Monday, March 31, 2008

LAX

For all that LAX sucked, HKG rocked. It was huge, well made, free internet EVERYWHERE, and more noodles than you could shake a cheaply made chopstick at. I was feeling pretty wiped out when I got there because I think I got a total of 5 hours sleep (fitfully at best too) on the LAX to HKG flight. Then I found a Noodle & Congee place. This is the true meaning of Asia:














I found some sofa chair thingys to rest on and I read some "Shogun" for about 4 hours, and then wandered down to my gate for my next meal. "Slippery" would probably be the best word to describe that meal. Imagine taking sticky white rice, pureeing it, and then compressing it into thin spippery slabs. That's pretty much what I had.
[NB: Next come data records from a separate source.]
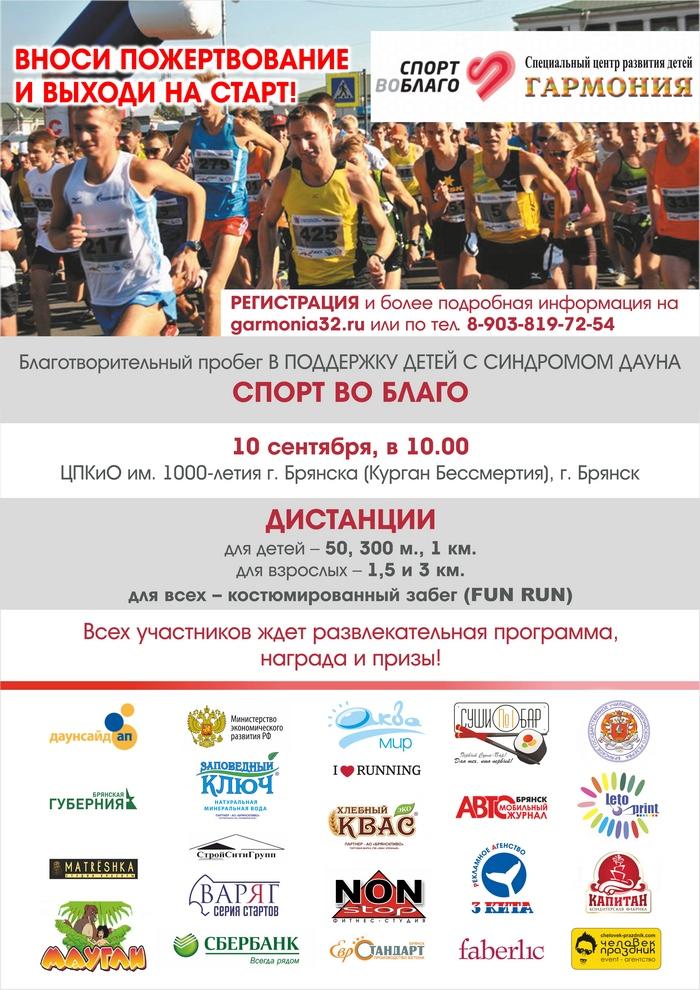 sport_5d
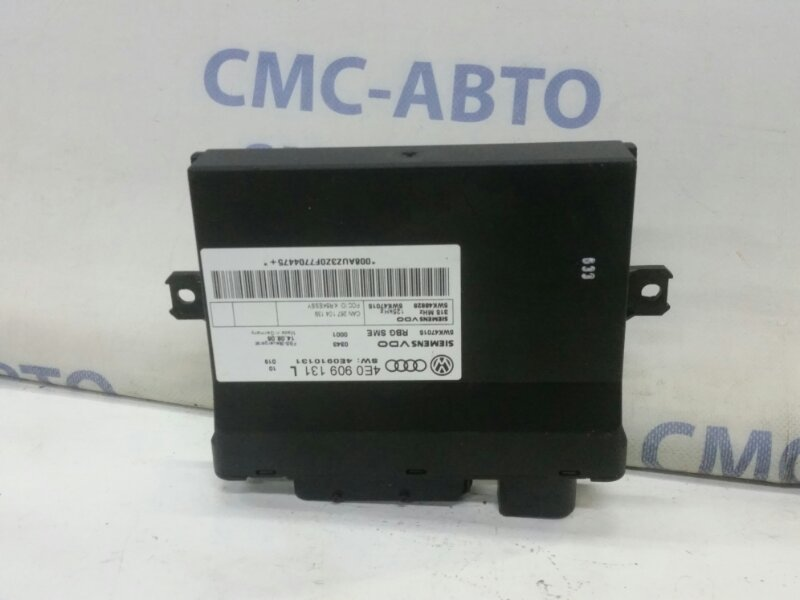 Блок управления бортовой сети Audi A8 S8 5.2
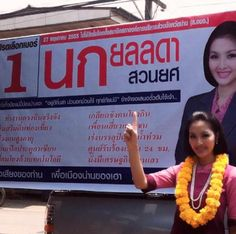 """YOLLANDA NOK SUANYOT is a model and beauty queen, and was a member of the pop group Venus Flytrap, where she performed under the name """"Nok"""". On May 27, 2012 , she was elected to represent Mueang Nan District on the Provincial Administration Organization of Nan Province in Thailand, running unaffiliated with any party. Suanyot founded and chairs the TransFemale Association of Thailand, which advocates for transgender rights."""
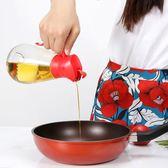 1111購物節-玻璃油瓶防漏油壺家用廚房大號醬油醋瓶罐自動開蓋550ML 交換禮物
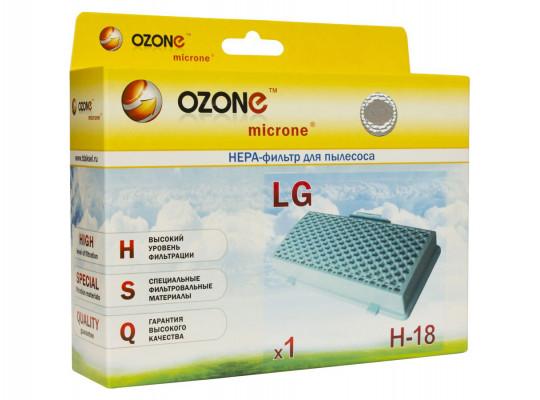 փոշեկուլի զտիչ OZONE H-18 HEPA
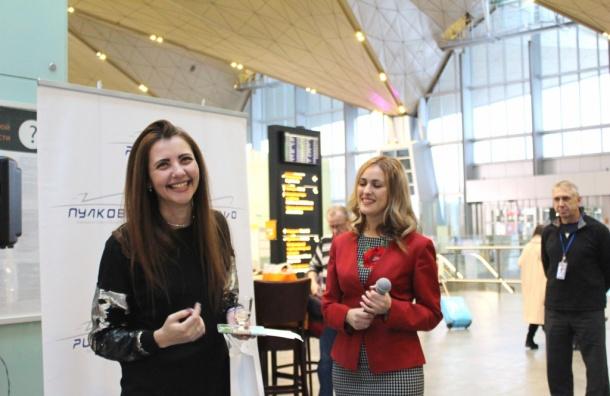 Аэропорт «Пулково» встретил 15 млн пассажиров всамом начале года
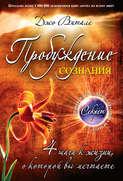 Электронная книга «Пробуждение сознания.4шага к жизни, о которой вы мечтаете»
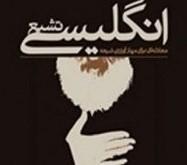 سخرانی استاد حامد کاشانی با موضوع اهداف تشیع انگلیسی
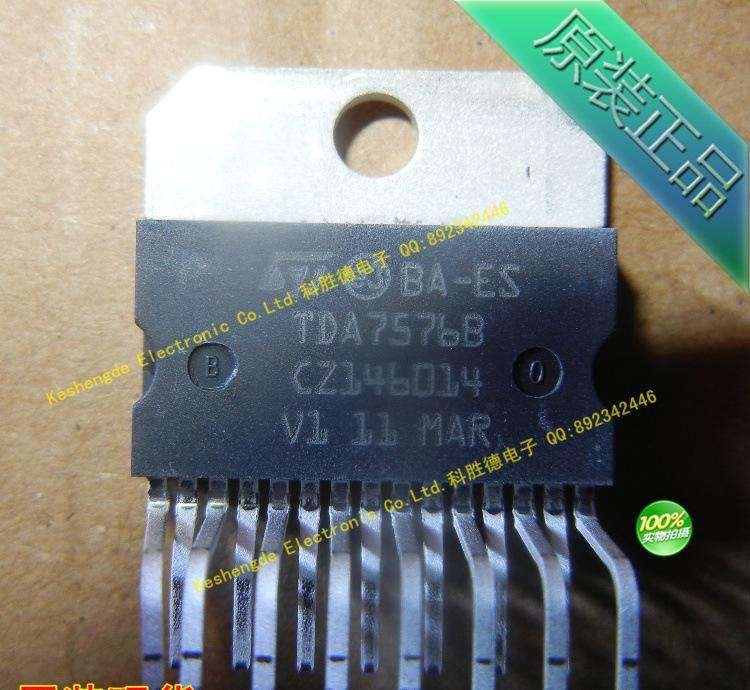 TDA7576B音频放大器特点及优势介绍
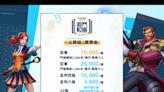 《英雄聯盟:激鬥峽谷》激鬥校園秋季賽公開組報名延長 三十二強即可獲得激鬥通行證隨機造型箱!--上報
After that it was just a lot of waiting around until my flight arrived.

Saturday, March 22, 2008

Day 1. The Flight - LAX / Second Leg

Now it's just getting stupid. My flight landed in LAX 20 minutes late due to a hydraulic failure which wouldn't let the gear go down. The pilot came on the intercom and told everyone that it was an issue that they had had on that plane before, and that it would soon be in opperation. I don't think any of us were too sure that was true, but we didn't really have any options but to wait. We circled the airport for about 15 min until finally they were able to HAND crank the wheels down...

well, that's what SHOULD have caused the delay.



All I REALLY know is that the flight was 20 minutes late landing, and then the terminal bus was forever in arriving. You can see in the picture the layout of LAX.

The international departure gate is THAT far away. So like I said, the flight took forever to arrive, and then the bus took forever to arrive as well. Before I knew it, I was arriving at the Cathay Pacific check-in with only 40 minutes before my flight was supposed to depart at 11:20.

Here's where it gets good.

THEY CLOSE THE GATE 1 HOUR BEFORE THE FLIGHT DEPARTS.

.................

So NOW my NEW flight was leaving at 1:30 Pacific time. That's 2 hours MORE I was going to have to wait. The kicker: The flight that I wasn't allowed to board because I was ONLY 40 minutes early instead of 60 minutes early?... ended up boarding at 11:40. Yup, that's an HOUR after I arrived at the check-in I wasn't allowed to be a part of.

Shoot me in the face.

... or stick me on a plane designed for little Asian people and put me behind the ONE other tall lanky dude WITH the malfunctioning seat that leans farther back than it should,,, AND let that guy be the one who reclines as soon as the wheels tuck after takeoff. Hahaha... that would almost be worst than being shot in the face....

Day 1. The Flight - First Leg

Apparently you can't travel to China without a return ticket.

Well, that's what the lady at the United desk at the airport said anyway. It was a really cool and fun way to start off my trip. I had purchased a one-way ticket to Guilin, China about 2 weeks ago with no mention of need for a return ticket. In fact, I had gotten my Chinese Visa from the embassy in DC about a month and a half before that. The Chinese didn't seem to care if I had a return ticket or not either, but the buck stops at Helen.. or at least the little manual she was reading the rules out of anyway.

After much huranging and "round-about-ness", I got my way... and had to purchase a flight back out of China.

Speaking of China, United Airlines has potentially the worst in-flight movie selection I have ever seen. No, really. I was hoping for something that might involve Chuck Norris, or Charles Bronson - like "Death Wish 12". Or better yet, something with Sylvester Stallone pumping thousands of rounds of molten hot lead into the bellies of impoverished southeast Asian villagers.

"August Rush". That's what I got. It's about a kid who hears his parents singing in the wind of guitar strings... or something like that.














It wasn't the molten flesh carnage I was anticipating, that's for sure.

And yes, he finds his parents in the end.